Beamish & Crawford raises the bar with Miller ads

Media & Marketing: Beamish & Crawford, the Cork brewer, has had mixed fortunes over the years trying to establish a …

Media & Marketing:Beamish & Crawford, the Cork brewer, has had mixed fortunes over the years trying to establish a mainstream lager brand.

At various stages, the brewer put big marketing pushes behind Carling and Foster's and while both beers have strong niches, they never really joined the national mainstream.

Now though, B&C appears to be on the right track with Miller Genuine Draft. Though Miller's share of the national lager market is only about 5 per cent, the brand's sales are on an upward curve and Miller now claims to be the biggest selling bottled beer in the off-trade, ahead of Heineken, Budweiser, Carlsberg, Stella, etc.

That is encouraging in a market where lager sales are set to decline as more drinkers switch to cider and wine.

READ MORE

Much of Miller's success in Ireland is due to a huge splurge on TV advertising. The brand is licensed in Ireland by Beamish & Crawford, the subsidiary of Scottish & Newcastle, and B&C has been spending on TV spots like thereis no tomorrow.

The current commercial, "Rollerboy", depicts a handsome young guy roller-blading through the streets of Shanghai warbling about his girl. The ad, like the previous commercial of the cool guy on a bike, is supposed to convey an aspirational attitude to life.

The TV spot is aired around the world but the version seen in Ireland has modified music and a less frantic edit. Apparently Ireland is the only market that secured its own localised ad.

The TV spots, made by UK agency Mother, are the result of a think-in by Miller marketing executives two years ago.

They concluded that while the lager brand had a youthful, laid-back appeal, this was not being explicitly communicated to customers. So they decided that the marketing across all platforms above and below the line had to reinforce the easy- going message. Budweiser has countered Miller with its Answer The Call campaign, although that pitch seems to be aimed at both a grunge and office worker audience.

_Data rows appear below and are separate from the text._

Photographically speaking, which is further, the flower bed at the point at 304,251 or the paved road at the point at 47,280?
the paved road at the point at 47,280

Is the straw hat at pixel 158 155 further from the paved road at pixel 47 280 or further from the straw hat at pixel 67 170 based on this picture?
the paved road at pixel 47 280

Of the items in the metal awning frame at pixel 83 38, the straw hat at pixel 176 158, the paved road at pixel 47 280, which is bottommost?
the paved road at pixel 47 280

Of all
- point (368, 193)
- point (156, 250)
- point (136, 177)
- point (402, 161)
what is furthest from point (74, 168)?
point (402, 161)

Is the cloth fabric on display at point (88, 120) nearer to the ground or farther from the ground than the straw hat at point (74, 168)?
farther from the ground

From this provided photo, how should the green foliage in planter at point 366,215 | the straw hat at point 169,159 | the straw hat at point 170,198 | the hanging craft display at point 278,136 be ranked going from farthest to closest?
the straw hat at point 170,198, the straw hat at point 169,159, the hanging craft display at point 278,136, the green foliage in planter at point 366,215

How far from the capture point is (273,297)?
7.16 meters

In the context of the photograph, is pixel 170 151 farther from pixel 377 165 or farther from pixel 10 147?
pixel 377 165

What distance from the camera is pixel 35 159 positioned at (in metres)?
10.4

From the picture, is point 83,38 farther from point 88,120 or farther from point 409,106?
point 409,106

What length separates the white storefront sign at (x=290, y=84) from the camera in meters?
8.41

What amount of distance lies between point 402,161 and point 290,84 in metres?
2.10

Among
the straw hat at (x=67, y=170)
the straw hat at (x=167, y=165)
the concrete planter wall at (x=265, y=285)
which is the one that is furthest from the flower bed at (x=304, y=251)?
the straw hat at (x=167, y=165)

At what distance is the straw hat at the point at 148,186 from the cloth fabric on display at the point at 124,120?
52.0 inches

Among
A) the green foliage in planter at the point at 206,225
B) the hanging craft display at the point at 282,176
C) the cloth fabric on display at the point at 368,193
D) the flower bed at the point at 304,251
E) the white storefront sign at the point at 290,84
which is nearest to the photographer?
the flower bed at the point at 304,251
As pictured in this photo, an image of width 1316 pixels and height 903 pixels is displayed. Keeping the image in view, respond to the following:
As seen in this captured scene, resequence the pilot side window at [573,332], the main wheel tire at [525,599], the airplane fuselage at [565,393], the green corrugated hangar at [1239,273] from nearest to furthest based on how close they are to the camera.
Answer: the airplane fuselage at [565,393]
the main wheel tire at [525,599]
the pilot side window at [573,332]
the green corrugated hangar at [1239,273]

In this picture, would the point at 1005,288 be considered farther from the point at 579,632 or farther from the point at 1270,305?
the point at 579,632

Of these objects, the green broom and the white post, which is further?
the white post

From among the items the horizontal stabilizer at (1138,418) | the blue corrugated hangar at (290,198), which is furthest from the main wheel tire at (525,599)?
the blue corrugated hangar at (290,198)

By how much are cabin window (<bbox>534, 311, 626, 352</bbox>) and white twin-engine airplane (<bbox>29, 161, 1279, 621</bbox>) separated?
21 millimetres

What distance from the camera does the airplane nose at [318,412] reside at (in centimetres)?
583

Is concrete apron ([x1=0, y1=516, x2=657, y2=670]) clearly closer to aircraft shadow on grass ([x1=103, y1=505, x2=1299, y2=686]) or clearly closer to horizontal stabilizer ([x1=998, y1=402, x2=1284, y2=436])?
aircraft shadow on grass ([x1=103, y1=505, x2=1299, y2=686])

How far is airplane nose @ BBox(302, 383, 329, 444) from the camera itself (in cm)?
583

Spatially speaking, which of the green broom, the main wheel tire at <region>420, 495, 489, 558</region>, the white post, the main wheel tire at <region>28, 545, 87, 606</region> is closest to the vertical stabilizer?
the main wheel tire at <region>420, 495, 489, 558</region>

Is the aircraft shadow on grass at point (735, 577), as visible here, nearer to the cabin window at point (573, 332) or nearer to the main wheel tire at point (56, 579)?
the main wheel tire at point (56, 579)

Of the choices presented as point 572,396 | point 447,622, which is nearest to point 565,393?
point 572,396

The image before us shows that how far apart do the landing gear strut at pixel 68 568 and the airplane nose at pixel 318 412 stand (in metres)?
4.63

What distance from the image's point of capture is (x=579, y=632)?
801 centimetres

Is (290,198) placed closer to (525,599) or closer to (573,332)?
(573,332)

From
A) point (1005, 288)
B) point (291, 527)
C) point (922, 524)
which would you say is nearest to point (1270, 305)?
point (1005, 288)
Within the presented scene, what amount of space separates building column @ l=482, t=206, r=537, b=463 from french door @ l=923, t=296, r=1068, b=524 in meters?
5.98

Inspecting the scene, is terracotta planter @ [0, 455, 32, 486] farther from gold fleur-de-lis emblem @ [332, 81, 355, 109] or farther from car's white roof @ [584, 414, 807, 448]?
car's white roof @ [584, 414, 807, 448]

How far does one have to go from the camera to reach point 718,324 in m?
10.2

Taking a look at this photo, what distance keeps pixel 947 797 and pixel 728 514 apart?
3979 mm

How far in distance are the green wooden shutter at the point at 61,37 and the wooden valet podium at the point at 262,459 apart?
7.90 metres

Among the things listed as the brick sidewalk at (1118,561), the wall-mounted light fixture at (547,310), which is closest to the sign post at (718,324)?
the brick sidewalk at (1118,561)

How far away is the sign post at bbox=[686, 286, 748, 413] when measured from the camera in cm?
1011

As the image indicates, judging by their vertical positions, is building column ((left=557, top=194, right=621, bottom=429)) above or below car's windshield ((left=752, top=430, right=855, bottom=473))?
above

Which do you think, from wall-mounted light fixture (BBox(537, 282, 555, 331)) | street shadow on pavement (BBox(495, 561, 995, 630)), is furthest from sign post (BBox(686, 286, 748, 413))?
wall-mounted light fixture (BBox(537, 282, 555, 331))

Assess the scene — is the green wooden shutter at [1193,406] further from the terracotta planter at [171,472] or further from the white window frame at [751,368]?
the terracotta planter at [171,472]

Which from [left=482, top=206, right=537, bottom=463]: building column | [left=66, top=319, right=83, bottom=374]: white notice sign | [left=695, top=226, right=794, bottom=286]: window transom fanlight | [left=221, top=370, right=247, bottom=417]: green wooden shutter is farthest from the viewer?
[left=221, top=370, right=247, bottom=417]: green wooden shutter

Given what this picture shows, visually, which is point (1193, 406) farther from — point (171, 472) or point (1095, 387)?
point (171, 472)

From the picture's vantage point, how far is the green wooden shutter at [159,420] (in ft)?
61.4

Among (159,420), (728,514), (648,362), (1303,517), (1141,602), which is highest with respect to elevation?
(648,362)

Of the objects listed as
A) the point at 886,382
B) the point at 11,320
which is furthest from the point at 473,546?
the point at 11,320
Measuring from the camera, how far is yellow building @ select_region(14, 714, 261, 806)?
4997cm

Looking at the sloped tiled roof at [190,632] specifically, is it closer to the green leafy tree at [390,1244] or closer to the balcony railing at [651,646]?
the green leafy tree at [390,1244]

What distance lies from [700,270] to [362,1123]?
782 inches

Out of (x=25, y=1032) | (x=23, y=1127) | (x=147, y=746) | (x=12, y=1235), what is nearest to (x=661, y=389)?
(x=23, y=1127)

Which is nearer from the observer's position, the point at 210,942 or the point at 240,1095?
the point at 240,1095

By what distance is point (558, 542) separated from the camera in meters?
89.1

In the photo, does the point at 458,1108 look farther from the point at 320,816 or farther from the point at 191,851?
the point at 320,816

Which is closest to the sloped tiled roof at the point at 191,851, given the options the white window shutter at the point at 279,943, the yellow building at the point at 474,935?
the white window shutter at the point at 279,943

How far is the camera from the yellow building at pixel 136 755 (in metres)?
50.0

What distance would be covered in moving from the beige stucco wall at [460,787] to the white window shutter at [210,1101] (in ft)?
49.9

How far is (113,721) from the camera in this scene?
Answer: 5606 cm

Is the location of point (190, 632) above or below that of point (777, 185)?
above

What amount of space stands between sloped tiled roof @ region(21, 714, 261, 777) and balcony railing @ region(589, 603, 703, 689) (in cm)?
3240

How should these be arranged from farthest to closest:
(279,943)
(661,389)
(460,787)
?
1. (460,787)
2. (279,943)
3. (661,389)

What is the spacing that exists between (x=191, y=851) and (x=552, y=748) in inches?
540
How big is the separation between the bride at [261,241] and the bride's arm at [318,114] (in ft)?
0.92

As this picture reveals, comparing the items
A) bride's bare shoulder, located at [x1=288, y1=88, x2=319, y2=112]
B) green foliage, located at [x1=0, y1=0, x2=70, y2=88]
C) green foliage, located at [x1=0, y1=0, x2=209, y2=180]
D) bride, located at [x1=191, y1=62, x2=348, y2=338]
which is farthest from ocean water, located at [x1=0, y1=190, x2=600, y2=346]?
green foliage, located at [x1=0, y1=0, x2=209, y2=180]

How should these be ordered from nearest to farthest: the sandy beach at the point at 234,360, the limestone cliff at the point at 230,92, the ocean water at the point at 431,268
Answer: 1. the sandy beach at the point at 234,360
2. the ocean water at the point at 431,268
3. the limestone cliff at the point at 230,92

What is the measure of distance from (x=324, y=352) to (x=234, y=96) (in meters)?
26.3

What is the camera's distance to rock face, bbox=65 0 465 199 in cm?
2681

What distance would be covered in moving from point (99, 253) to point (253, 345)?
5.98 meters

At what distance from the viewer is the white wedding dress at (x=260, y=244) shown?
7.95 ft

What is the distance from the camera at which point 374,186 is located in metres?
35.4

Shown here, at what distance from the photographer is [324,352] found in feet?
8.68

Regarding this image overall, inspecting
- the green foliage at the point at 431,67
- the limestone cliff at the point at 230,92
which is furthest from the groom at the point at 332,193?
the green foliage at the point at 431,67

While the tracked media spend for Miller in Ireland in the past year is €2.4 million, the figure may be shy of the reality.

Apart from TV, further money is spent supporting the brand with press, outdoor, the high profile sponsorship of The Sopranos and significant below-the-line activity.

Justifying the heavy spend, Miller marketing manager Séamus Daly says: "You don't just win a customer once and keep them for life any more. You have to keep winning them again and again and again."

Mags aplenty but lads prove scarce

Young men finally seem to have grown up - and all at the same time too. Data from the Audit Bureau of Circulations show that sales of lads' weeklies and monthlies are sinking faster than Irish bank shares.

Year on year, Arena is down 23 per cent, FHM down 26 per cent, Loaded down 35 per cent and Maxim down 28 per cent. But it's not a case of the zany weeklies doing all the damage because sales of Zoo are down by 20 per cent while Nuts has seen its circulation fall by 10 per cent.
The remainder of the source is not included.